- _TEXT SECTION_
In the second half of last century it expanded to encompass
television news and has become increasingly prominent
as a provider of real-time and archival financial information
services, in competition with Dow Jones
and Bloomberg.
During the late 1990s it acquired majority or minority
stakes in a range of information technology research consultancies
such as Yankee Group and specialist market information
services such as Datamonitor.
As of 2000 the group employed around 2,150 journalists,
photographers and camera operators in 190 bureaus, serving
151 countries, with additional personnel in units such
as Yankee. Overall staffing was 18,082 people in 204 cities
in 100 countries, with group revenues of US$5.4 billion.
In 2005 it expanded its image operations with the
multimillion pound takeover of the London-based Action
Images sports photography agency. That deal provided an
archive of seven million sports images stretching over
50 years, with over 1.5m accessible online.
In May 2007 Reuters and Thomson
agreed on terms for a merger to create Thomson-Reuters
PLC, which would be one of the world's three largest financial
information providers. The deal values Reuters at US$17.2
billion, with Thomson shareholders controlling around
70% of stock in the new group.
holdings
As of 2005 Reuters holdings apart from the core news
and financial data services included -
corporate
info services
Reuters owned 100% of ORT,
the dominant provider of corporate information in France
with a major database covering 4 million business entities
in France.
healthcare
sector
Paris-based Agence Presse Medicale (APM)
is concerned with the French B2B professional healthcare
market. Its clients range from hospitals and insurers
to pharmaceutical companies. APM provides real-time
newswire services for nine healthcare niche markets.
Reuters Health Information Inc (RHI) provides global
health and medical daily news services for professionals
and consumers.
other market analysis
Reuters had a minority stake in Datamonitor,
claimed as Europe's largest market analysis company,
offering information on a subscription basis about the
energy, healthcare, financial services, consumer goods,
medical equipment, automotive and high technology sectors.

- _EXCERPTED DATA_

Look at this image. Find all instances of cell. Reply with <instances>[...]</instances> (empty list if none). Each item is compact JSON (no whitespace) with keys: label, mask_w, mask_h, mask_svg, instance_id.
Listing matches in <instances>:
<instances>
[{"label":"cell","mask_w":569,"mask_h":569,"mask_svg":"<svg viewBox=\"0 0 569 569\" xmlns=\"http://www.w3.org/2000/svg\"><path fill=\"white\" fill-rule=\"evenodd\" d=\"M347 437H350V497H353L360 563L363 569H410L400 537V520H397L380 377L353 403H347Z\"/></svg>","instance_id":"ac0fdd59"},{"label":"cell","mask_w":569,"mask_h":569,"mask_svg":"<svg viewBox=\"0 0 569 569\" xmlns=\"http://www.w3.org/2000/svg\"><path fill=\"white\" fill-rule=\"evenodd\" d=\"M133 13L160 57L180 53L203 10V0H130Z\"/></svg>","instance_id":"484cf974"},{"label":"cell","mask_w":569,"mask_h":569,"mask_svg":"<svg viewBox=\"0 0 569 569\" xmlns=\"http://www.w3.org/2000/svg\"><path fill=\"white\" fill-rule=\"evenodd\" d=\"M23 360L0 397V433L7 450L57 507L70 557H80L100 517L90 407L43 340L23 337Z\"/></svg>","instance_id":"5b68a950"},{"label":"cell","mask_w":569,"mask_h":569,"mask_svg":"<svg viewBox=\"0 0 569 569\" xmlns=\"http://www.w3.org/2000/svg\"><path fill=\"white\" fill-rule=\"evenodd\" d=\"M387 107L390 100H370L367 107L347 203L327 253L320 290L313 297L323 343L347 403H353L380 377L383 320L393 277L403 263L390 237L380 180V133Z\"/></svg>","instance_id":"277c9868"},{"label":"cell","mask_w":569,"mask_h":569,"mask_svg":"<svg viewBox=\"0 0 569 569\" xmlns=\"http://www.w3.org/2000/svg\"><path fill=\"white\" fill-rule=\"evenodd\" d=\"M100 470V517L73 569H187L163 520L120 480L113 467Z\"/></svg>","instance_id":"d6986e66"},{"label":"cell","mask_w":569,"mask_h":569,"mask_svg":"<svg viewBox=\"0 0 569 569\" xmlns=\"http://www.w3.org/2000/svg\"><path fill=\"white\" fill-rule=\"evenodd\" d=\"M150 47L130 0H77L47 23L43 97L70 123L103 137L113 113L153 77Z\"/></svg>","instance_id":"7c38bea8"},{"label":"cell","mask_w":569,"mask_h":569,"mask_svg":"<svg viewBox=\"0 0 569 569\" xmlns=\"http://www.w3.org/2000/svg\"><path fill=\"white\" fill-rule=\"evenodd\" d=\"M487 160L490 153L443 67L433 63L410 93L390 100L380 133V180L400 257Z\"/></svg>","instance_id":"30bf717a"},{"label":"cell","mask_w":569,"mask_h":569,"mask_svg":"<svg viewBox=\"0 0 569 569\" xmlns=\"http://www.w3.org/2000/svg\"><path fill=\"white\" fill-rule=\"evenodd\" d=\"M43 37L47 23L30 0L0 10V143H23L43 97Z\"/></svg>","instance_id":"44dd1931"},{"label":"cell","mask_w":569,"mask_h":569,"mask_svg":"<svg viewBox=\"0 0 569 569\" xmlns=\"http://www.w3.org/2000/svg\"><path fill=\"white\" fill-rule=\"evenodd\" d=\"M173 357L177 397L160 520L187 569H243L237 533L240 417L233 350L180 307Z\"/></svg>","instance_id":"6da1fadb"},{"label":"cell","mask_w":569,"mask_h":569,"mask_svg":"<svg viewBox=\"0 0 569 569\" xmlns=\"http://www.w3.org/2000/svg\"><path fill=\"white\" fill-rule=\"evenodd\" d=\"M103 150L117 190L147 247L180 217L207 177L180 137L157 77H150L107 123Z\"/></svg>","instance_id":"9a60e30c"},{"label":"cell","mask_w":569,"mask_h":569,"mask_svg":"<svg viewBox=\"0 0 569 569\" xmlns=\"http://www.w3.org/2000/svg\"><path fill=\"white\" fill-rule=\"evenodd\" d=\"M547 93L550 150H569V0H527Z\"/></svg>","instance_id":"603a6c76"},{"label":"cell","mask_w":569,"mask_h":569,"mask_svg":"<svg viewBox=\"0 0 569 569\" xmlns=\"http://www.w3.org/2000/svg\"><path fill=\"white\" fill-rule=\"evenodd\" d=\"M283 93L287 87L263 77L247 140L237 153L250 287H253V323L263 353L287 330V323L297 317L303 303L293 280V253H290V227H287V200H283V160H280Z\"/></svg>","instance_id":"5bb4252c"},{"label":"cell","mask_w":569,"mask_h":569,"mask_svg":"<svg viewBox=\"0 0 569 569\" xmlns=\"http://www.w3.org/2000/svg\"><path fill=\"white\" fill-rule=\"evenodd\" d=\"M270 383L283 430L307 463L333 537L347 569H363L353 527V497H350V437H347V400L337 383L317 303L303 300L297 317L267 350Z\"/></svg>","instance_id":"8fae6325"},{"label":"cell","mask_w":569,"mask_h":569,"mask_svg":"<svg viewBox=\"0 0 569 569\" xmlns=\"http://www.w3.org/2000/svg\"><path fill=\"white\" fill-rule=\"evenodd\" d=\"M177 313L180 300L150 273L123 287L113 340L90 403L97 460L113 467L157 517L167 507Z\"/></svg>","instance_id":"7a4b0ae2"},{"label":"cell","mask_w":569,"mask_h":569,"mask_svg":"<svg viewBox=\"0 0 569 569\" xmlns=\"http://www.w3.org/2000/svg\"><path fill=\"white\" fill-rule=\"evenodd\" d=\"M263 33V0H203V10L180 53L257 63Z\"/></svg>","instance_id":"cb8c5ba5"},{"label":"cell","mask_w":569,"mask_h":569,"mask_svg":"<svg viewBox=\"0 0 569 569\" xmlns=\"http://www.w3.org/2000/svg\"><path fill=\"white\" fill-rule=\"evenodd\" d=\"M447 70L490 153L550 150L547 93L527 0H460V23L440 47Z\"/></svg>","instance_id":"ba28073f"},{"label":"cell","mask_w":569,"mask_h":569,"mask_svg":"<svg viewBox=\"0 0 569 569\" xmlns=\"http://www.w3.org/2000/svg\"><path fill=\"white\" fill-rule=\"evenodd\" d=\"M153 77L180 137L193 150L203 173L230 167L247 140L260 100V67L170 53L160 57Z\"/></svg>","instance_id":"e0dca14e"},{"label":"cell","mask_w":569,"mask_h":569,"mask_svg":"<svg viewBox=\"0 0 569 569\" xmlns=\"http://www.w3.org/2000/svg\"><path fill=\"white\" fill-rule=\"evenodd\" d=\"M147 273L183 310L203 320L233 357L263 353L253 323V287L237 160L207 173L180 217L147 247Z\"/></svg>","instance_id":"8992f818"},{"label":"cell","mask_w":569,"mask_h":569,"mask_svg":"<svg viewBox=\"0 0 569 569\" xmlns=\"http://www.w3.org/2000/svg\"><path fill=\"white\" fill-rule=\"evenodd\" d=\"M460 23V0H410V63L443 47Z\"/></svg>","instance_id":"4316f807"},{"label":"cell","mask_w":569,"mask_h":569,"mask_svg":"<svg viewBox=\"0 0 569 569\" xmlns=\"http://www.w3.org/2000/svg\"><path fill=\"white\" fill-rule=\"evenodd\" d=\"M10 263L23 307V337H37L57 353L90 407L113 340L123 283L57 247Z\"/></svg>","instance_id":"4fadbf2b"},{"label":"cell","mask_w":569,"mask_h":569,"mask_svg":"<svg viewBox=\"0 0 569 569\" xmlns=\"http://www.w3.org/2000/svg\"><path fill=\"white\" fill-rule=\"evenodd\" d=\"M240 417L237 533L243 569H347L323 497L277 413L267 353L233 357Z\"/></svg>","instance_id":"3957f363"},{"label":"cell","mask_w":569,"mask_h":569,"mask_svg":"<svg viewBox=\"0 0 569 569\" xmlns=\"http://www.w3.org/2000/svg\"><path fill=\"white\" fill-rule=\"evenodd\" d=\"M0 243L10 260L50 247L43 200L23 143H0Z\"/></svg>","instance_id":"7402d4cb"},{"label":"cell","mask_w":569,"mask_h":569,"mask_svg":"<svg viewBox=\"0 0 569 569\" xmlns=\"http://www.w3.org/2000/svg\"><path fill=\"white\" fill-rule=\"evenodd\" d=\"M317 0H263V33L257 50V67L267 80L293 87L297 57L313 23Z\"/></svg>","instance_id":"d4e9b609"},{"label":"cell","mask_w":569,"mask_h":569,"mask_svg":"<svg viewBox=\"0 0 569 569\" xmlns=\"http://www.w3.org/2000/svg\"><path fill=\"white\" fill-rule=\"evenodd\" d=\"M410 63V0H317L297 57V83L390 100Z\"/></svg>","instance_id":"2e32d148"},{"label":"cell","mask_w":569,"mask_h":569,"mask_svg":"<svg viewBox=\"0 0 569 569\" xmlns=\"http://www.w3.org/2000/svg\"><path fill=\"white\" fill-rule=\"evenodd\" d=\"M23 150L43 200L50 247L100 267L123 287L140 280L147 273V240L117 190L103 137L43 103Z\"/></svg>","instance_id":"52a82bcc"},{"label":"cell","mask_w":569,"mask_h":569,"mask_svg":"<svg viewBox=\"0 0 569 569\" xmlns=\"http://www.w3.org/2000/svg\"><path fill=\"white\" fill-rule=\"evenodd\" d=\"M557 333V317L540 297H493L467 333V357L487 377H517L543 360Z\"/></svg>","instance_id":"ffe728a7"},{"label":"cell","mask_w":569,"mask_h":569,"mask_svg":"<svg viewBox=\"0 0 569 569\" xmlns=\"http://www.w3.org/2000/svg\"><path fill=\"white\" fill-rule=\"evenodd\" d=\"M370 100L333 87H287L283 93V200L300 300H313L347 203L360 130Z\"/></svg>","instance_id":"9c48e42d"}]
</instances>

- _WORK INSTRUCTION_
Decide whether each statement below agrees with the Reuters text, answering yes or no and quoting the deciding words of the text. 1. Reuters owned all of ORT. 2. Reuters held a majority stake in Datamonitor. 3. Under the merger terms, Thomson shareholders would control about half the stock of the new group.

- _ANSWER TO THIS EXERCISE_
1. Yes: "Reuters owned 100% of ORT"
2. No: "Reuters had a minority stake in Datamonitor"
3. No: "with Thomson shareholders controlling around 70% of stock in the new group"